Cinco anos depois de invadir a Semana da Crítica do Festival de Cannes com “Shéhérazade”, e de posteriormente tornar-se um fenómeno global pela presença na grelha da Netflix, o francês de ascendência arménia Jean-Bernard Marlin voltou ao “local do crime”, a Croisette, desta vez inserido na montra Un Certain Regard com “Salem”, mais uma viagem a Marselha e aos imigrantes de segunda geração marginalizados.
E se em “Shéhérazade” o foco era um casal jovem de origem árabe, Zachary e Scheherazade, agora as atenções centram-se na comunidade comoriana e cigana, com o início do filme a informar-nos de uma rivalidade histórica entre dois bairros, Sauterelles e Grillons, como se estivéssemos a falar dos Montéquios e Capuletos. Fã convicto de Shakspeare, Jean-Bernard Marlin evoca “Romeu e Julieta” neste primeiro terço de “Salem” (que significa paz em árabe, mas também bom-dia e olá) ao contar a história do comoriano Djibril e da cigana Camilla, cuja paixão vai acirrar rivalidades e conduzir a tragédias, como sempre acontece no cinema de Merlim.
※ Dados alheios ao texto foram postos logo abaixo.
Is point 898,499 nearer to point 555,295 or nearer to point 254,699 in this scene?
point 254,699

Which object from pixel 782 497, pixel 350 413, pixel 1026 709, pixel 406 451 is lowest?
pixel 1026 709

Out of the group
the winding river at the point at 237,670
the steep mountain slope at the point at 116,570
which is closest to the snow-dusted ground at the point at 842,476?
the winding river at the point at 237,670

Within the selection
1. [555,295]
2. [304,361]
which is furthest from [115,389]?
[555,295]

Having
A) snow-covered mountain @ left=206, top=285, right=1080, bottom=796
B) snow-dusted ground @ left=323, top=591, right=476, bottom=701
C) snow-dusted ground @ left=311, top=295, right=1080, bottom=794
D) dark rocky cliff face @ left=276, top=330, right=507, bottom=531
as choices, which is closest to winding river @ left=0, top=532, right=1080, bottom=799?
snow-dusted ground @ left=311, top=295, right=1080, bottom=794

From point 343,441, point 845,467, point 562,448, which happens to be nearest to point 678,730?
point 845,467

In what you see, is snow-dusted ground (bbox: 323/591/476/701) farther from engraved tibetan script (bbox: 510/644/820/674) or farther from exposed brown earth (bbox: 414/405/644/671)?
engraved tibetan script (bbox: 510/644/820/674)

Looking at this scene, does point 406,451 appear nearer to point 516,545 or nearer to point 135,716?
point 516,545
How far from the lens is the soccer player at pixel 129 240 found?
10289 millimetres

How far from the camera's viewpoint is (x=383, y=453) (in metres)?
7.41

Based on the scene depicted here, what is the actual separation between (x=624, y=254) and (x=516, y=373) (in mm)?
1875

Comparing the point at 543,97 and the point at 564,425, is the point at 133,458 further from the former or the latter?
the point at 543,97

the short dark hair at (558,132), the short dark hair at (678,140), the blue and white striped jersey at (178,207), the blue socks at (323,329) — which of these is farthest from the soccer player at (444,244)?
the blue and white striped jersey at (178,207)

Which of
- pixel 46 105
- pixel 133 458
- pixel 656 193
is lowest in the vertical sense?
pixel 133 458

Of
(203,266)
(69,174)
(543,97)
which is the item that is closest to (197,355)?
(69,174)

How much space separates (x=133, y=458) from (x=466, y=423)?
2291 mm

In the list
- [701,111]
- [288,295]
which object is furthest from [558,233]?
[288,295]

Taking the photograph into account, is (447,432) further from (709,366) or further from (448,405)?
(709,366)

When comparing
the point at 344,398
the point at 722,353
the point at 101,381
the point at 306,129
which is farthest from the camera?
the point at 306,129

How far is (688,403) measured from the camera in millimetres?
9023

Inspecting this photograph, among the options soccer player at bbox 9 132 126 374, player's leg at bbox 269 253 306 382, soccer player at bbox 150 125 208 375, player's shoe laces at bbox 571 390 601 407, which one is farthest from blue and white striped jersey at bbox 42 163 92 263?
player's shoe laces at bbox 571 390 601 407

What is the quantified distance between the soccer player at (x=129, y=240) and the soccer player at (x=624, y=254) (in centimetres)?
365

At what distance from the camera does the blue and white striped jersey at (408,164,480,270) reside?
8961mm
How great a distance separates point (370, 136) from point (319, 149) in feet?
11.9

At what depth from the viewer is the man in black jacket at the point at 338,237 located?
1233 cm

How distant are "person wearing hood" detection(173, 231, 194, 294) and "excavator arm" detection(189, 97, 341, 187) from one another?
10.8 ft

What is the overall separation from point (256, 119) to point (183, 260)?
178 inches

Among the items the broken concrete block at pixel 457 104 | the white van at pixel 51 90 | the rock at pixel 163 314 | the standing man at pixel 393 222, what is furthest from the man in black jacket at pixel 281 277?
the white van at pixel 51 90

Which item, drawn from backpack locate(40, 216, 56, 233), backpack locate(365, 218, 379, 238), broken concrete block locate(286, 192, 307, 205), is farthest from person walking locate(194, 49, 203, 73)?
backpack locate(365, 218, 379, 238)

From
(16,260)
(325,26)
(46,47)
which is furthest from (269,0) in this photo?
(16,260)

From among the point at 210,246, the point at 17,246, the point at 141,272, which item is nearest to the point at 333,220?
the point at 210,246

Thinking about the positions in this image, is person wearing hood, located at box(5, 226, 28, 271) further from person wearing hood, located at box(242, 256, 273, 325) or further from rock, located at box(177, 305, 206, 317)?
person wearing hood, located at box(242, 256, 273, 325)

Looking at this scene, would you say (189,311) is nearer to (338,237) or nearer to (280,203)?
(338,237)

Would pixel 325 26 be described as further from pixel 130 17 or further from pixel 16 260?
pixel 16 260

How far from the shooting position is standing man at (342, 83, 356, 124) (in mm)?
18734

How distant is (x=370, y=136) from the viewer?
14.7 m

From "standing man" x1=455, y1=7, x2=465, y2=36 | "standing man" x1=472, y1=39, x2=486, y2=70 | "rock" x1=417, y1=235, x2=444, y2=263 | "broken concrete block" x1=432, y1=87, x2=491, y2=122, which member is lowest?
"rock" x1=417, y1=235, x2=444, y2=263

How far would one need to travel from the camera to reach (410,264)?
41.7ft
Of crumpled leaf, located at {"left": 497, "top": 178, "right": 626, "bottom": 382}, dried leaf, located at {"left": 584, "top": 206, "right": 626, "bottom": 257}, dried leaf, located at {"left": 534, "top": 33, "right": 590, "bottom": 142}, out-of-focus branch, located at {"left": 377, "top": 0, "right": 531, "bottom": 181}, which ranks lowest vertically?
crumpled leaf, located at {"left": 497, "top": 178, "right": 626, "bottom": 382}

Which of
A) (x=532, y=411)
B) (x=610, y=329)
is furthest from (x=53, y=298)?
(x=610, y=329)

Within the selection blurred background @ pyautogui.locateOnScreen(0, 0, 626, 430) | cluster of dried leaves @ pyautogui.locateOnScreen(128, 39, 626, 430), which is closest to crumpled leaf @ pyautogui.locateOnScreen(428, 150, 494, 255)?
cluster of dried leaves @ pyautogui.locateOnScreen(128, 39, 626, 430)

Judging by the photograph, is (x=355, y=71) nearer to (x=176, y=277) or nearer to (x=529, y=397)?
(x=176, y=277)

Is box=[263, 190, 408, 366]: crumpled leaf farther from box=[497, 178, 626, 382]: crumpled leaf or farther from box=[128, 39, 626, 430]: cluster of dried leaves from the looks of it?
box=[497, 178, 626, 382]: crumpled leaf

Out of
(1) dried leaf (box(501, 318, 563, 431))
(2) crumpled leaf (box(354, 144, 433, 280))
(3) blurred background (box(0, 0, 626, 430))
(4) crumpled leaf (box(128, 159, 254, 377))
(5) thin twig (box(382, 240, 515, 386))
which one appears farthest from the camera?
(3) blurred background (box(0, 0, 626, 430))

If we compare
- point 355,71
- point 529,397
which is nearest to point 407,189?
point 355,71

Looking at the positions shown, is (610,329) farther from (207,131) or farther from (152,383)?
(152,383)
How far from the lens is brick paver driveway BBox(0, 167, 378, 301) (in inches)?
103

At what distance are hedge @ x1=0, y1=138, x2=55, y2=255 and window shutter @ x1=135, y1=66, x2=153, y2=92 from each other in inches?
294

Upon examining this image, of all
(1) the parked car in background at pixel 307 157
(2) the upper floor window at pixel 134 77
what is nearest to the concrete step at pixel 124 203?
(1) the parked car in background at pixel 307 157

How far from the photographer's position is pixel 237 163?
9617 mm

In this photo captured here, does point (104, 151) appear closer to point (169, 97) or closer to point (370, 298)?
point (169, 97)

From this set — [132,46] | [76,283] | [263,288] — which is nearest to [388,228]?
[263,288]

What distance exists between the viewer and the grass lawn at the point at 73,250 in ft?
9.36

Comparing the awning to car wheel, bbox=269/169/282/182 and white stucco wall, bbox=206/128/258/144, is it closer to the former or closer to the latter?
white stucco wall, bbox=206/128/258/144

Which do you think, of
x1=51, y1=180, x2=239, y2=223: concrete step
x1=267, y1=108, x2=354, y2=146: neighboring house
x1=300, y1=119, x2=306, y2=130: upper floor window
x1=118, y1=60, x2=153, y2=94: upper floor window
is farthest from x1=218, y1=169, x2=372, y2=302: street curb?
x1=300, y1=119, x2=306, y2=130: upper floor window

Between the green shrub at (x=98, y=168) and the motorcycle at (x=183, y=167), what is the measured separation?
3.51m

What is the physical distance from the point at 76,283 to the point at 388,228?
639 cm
Claro está que nesta primeira fase, de uma história de amor intensa e contra todas as barreiras, somos levados novamente ao universo de “Shéhérazade”, a diferença é que à brutalidade crua de forte naturalismo, por vezes quase documental, que volta a surgir em “Salem”, é adicionada uma camada de fantasia e misticismo, numa clara alusão ao mundo invisível, ao “extra-ordinário”.
O segundo ato de “Salem” acompanha Djibril na prisão e a sair dela, tal qual o que acontecia com o protagonista de “Shéhérazade”, mais uma vez carimbando a ideia de Merlim que os centros de detenção são uma paragem obrigatória para grande parte dos imigrantes de segunda geração. A diferença para o seu filme anterior é será na prisão de “Salem” que Djibril vai ter uma revelação divina, através da perceção que ouve espíritos e vê sinais divinos por toda parte, incluindo ter o poder de curar.
Se adicionarmos aos dois filmes de Merlin já mencionados a curta-metragem que assinou em 2013, “La Fugue”, é fácil perceber que o cineasta tem explanado no cinema as suas obsessões, transformando-as em marcas de autor que repetidamente aprimora – tecnicamente e atmosfericamente. E “Salem” é um salto considerável em termos estéticos e ambição, ainda que emocionalmente deixe mais à sugestão do espectador e apresente tudo com menos visceralidade que a que vimos em “Shéhérazade”.
Mas Merlin é mesmo um cineasta a seguir, especialmente pela forma como lida com o tempo e espaço, destacando-se em “Salem” a exposição de uma Marselha repleta de terrenos baldios e edifícios semi-abandonados. Esses são os locais por onde as personagens movem-se na maior parte do seu tempo, havendo um paralelo com o seu abandono afetivo, social e económico.